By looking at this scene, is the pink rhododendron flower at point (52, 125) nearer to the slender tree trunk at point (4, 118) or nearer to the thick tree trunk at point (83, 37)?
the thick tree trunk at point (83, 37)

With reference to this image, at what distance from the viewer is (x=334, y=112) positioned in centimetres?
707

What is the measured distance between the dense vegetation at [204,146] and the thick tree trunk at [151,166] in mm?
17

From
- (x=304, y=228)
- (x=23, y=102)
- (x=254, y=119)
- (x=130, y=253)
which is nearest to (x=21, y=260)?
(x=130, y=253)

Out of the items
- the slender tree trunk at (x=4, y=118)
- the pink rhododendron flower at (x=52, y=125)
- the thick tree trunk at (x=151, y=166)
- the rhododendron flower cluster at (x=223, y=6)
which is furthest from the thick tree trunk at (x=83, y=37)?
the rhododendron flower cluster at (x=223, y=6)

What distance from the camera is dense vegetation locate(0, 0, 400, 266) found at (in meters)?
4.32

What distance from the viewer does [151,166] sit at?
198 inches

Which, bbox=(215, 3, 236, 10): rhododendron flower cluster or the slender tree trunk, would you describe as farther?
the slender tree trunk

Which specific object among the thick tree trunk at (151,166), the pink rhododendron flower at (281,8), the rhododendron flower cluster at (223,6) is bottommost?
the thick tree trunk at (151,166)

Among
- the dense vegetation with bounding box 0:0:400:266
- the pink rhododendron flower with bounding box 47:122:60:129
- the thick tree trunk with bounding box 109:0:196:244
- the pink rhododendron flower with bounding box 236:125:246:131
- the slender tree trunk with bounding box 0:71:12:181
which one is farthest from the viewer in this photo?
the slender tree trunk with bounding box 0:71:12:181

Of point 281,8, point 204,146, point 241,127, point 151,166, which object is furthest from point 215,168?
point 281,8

(EXERCISE GOAL): Write out again the lines beginning at the one that has "Of point 281,8, point" and stopping after the last line above, requests included. Multiply each point coordinate in the answers by 1.85 and round to whole numbers, with halves rounded up.

(COMPLETED EXERCISE):
Of point 281,8, point 204,146, point 241,127, point 151,166, which object is furthest from point 215,168?
point 520,15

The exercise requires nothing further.